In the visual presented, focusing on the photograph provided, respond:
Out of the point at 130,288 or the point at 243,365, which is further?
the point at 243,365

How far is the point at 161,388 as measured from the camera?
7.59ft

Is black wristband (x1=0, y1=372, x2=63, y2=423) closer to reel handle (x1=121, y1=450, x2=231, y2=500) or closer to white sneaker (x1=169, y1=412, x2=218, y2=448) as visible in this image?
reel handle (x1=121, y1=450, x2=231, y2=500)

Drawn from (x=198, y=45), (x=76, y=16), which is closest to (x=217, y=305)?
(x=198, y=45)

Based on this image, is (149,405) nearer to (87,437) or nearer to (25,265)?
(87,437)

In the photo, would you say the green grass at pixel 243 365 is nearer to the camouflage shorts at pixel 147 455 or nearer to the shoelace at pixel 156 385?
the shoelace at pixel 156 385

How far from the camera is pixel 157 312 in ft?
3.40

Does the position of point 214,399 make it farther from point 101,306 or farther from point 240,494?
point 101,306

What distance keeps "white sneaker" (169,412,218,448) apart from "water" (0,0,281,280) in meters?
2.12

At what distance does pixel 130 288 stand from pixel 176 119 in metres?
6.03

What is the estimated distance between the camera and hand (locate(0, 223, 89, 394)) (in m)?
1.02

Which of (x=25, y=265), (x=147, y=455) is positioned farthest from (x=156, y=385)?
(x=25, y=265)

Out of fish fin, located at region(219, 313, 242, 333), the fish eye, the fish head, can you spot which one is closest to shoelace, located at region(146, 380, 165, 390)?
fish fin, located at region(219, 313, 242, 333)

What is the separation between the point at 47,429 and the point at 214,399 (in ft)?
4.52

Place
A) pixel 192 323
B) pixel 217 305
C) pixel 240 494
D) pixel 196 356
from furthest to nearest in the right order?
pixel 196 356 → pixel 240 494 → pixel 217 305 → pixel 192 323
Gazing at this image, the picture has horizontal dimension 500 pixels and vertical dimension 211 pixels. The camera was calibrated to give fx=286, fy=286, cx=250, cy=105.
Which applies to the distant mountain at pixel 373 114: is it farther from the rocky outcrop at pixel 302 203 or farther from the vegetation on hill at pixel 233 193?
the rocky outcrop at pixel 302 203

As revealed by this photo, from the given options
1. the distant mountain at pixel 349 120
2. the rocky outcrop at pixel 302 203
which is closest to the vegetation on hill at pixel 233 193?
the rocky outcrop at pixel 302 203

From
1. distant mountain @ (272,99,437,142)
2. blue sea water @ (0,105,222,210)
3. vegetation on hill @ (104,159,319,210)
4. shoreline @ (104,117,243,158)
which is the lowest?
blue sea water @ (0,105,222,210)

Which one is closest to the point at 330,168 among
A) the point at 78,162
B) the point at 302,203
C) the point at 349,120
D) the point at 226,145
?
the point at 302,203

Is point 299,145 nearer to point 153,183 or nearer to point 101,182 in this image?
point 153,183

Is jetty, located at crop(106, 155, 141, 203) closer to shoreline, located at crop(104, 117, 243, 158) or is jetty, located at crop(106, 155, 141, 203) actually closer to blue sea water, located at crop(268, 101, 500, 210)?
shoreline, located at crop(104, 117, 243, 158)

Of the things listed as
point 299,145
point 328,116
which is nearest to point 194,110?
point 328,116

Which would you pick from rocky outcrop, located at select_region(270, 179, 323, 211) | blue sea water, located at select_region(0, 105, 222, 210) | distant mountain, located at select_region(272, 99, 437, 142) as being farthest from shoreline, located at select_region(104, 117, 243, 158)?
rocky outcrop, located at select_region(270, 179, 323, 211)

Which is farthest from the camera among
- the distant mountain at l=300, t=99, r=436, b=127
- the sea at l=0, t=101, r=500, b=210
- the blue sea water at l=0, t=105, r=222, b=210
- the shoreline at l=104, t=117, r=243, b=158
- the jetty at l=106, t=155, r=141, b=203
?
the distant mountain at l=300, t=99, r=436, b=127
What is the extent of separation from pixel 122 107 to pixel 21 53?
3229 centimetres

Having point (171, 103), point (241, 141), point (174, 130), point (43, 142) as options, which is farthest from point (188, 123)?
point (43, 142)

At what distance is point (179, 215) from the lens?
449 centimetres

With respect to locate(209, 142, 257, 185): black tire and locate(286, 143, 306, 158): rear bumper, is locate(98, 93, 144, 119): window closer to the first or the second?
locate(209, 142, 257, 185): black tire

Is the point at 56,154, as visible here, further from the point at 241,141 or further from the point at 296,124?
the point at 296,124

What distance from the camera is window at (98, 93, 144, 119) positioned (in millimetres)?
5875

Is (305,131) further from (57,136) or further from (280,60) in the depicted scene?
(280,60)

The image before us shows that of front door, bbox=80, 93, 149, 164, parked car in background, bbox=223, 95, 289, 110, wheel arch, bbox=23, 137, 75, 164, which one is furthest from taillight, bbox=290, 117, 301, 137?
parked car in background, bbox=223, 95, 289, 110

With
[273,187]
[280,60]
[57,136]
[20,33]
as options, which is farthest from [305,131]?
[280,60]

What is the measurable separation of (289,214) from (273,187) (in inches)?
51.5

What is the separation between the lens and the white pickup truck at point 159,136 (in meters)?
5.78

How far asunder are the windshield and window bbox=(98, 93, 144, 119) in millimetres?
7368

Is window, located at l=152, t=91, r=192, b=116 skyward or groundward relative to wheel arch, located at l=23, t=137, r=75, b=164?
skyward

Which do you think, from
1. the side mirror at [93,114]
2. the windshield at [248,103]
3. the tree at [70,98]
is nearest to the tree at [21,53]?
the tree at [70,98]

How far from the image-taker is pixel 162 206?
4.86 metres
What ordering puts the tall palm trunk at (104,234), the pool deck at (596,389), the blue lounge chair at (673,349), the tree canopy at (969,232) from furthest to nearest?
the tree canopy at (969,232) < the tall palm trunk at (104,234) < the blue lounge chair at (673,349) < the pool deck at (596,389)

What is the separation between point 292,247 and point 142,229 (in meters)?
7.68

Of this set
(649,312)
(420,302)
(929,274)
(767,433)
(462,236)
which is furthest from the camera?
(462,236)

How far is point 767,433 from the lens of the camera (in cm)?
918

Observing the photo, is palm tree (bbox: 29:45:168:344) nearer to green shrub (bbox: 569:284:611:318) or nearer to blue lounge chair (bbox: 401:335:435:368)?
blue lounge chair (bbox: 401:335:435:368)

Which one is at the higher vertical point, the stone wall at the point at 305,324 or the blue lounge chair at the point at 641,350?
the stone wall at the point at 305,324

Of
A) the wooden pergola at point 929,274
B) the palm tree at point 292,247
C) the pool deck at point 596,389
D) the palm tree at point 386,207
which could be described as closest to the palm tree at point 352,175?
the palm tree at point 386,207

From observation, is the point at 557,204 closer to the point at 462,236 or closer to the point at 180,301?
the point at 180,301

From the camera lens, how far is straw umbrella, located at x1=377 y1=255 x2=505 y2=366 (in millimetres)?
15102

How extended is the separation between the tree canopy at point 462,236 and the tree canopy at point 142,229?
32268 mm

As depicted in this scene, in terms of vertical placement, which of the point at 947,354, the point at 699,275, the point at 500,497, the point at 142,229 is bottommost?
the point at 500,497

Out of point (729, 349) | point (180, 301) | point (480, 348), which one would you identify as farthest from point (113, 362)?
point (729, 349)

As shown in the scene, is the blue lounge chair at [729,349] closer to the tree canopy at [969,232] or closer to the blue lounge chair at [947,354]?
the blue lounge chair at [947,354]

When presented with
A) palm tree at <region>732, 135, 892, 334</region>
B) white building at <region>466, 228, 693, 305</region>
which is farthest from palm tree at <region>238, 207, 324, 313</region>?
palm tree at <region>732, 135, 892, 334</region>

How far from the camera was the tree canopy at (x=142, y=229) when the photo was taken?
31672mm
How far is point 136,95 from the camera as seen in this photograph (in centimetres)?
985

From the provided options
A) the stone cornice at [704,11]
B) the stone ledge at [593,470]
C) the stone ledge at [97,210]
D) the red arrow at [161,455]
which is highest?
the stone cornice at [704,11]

* * *

--- TO BE DONE ---
From the line holding "From the camera lens, how" through the last line above, reproduce each line exactly and add nothing.

--- RESPONSE ---
From the camera lens, how far is straw umbrella, located at x1=377 y1=255 x2=505 y2=366 (in millimetres)?
15102

How extended is the separation between the tree canopy at point 462,236 and the tree canopy at point 142,229?
32268 mm

As depicted in this scene, in terms of vertical placement, which of the point at 947,354, the point at 699,275, the point at 500,497, the point at 142,229 is bottommost?
the point at 500,497

Out of point (729, 349) | point (180, 301) | point (480, 348), which one would you identify as farthest from point (113, 362)?
point (729, 349)

As shown in the scene, is the blue lounge chair at [729,349] closer to the tree canopy at [969,232] or closer to the blue lounge chair at [947,354]?
the blue lounge chair at [947,354]

When presented with
A) palm tree at <region>732, 135, 892, 334</region>
B) white building at <region>466, 228, 693, 305</region>
which is farthest from palm tree at <region>238, 207, 324, 313</region>?
palm tree at <region>732, 135, 892, 334</region>

How far from the camera was the tree canopy at (x=142, y=229) when the photo was taken?
31672mm
How far is point 136,95 from the camera as seen in this photograph (in centimetres)?
985

From the provided options
A) the stone cornice at [704,11]
B) the stone ledge at [593,470]
C) the stone ledge at [97,210]
D) the red arrow at [161,455]
which is highest?
the stone cornice at [704,11]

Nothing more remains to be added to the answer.